Ah sim, o Matt Damon é super ativista.. veja o que ele diz nesse vídeo por exemplo:
https://www.youtube.com/watch?v=EyLafU0OEY0
E quase todo filme dele vem com alguma mensagem anti-capitalista de algum tipo.. então ele é daqueles que realmente acreditam na "causa", não é desses atores que apenas vão com a onda pra preservarem a popularidade, etc. Abs!

Anônimo disse...

Então, simplificando, seria uma história onde o protagonista acorda para sua 'pequenez' e aprende a se solidarizar com os 'pequenos' do mundo. Apenas fizeram isso com uma roupagem de ficção científica, e criaram uma metáfora mal trabalhada.

Prosseguir o romance original seria difícil, mesmo numa comédia. Nem a Dreamworks, com toda sua irreverência, ousou manter junto o casal de "Monster vs. Aliens", depois que a mulher se tornou gigante.
Pedro.

Caio Amaral disse...

Ótimo resumo Pedro! Rssss.
Ah, se conseguiram fazer um filme onde uma mulher vive um romance com um peixe.. e ganharam o Oscar.. tudo é possível acho, rss.
Abs.

Unknown disse...

Péssima crítica

Unknown disse...

Filme é imprevisível, e não segue uma fórmula de sucesso, por isso é muito bom, e sua crítica é muito mais influenciada pelo teu gosto, que pelos fatos

Caio Amaral disse...

Há muitos filmes imprevisíveis, que não seguem fórmulas de sucesso, e são completas bombas... e outros que seguem fórmulas de sucesso, e são brilhantes.

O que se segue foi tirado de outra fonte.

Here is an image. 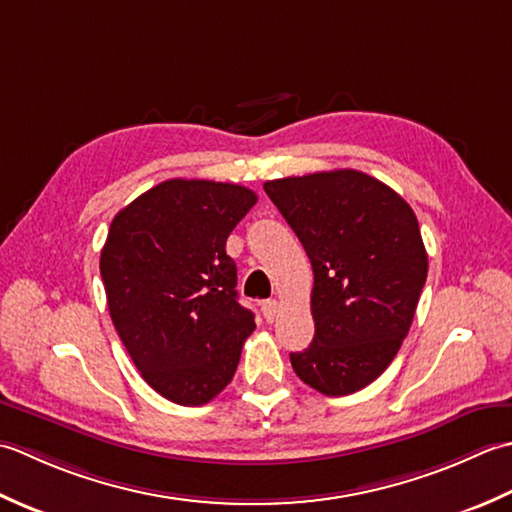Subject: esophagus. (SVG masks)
<instances>
[{"instance_id": "34e87169", "label": "esophagus", "mask_w": 512, "mask_h": 512, "mask_svg": "<svg viewBox=\"0 0 512 512\" xmlns=\"http://www.w3.org/2000/svg\"><path fill=\"white\" fill-rule=\"evenodd\" d=\"M260 311H263V316L267 322H274L278 316V302L276 300H265L263 305H260Z\"/></svg>"}]
</instances>
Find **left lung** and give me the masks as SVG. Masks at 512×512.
<instances>
[{"label":"left lung","mask_w":512,"mask_h":512,"mask_svg":"<svg viewBox=\"0 0 512 512\" xmlns=\"http://www.w3.org/2000/svg\"><path fill=\"white\" fill-rule=\"evenodd\" d=\"M263 187L314 269L316 333L289 353L291 367L320 393H356L389 367L411 329L429 271L417 218L398 192L358 170Z\"/></svg>","instance_id":"left-lung-1"}]
</instances>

Quanto a minha crítica não ser baseada em fatos, e sim influenciada pelo meu "gosto".. Mal tenho o que comentar, pois você não apontou onde isso ocorreu (nem o que haveria de errado nisso, já que eu nunca disse que minhas críticas seriam imparciais). Minhas críticas ao filme foram bem específicas, e dei exemplos concretos do que me incomodou em cada etapa da trama... Já a sua "crítica" à minha crítica foi completamente vaga, sem exemplos... Isso sim reflete a mentalidade de alguém que julga com base em gosto, sem referência a fatos.

kessia disse...

Também achei horrível!

Lux Ran disse...

Gostei de sua análise e concordo com muita cousa. Queria fazer uma complementação. O Paul era casado e precisou fazer o divórcio, o que diminuiu muito o patrimônio dele. Em algum momento alguém elogia ele por ter cedido no acordo. Acho que ele e a esposa dividiram a pobreza e não exatamente o dinheiro. Outra coisa, quando eu vi as casas enormes pensem que teria que ter pessoas para limpar as casas. Talvez os necessitados sejam refugiados, como a vietnamita. Sistema de colonização...

Caio Amaral disse...

Faz tempo que vi o filme.. Quanto a Paul e a esposa, não sei se entendi seu ponto.. Mas esses necessitados em Leisureland não me pareciam estar na categoria da vietnamita (que era perseguida e foi encolhida contra a vontade). O filme mostra como se fosse uma consequência econômica daquele sistema, o que me pareceu bem forçado. abs!

Anônimo disse...

É sua opinião mas aqui vai a minha: sua crítica é péssima. O filme é uma excelente e certeira reflexão sobre a sociedade: não adianta encolhermos, nossos problemas e nossas mazelas, frustações, alegrias e decepções, estarão lá. No mesmo tamanho, com o mesmo sentido.

Eu mesmo não gostaria de ver tanto realismo em filmes. Se for pra ver a realidade, basta abrir os olhos e ela está lá. Vc é cinéfilo, melhor rever seus conceitos.

Caio Amaral disse...

Na crítica eu aponto diversos problemas de direção, trama, lógica, desenvolvimento de personagem.. vc parece achar que se eu não tivesse achado a visão de sociedade do filme equivocada e desprezível (o que de fato eu acho) eu teria achado o filme bom.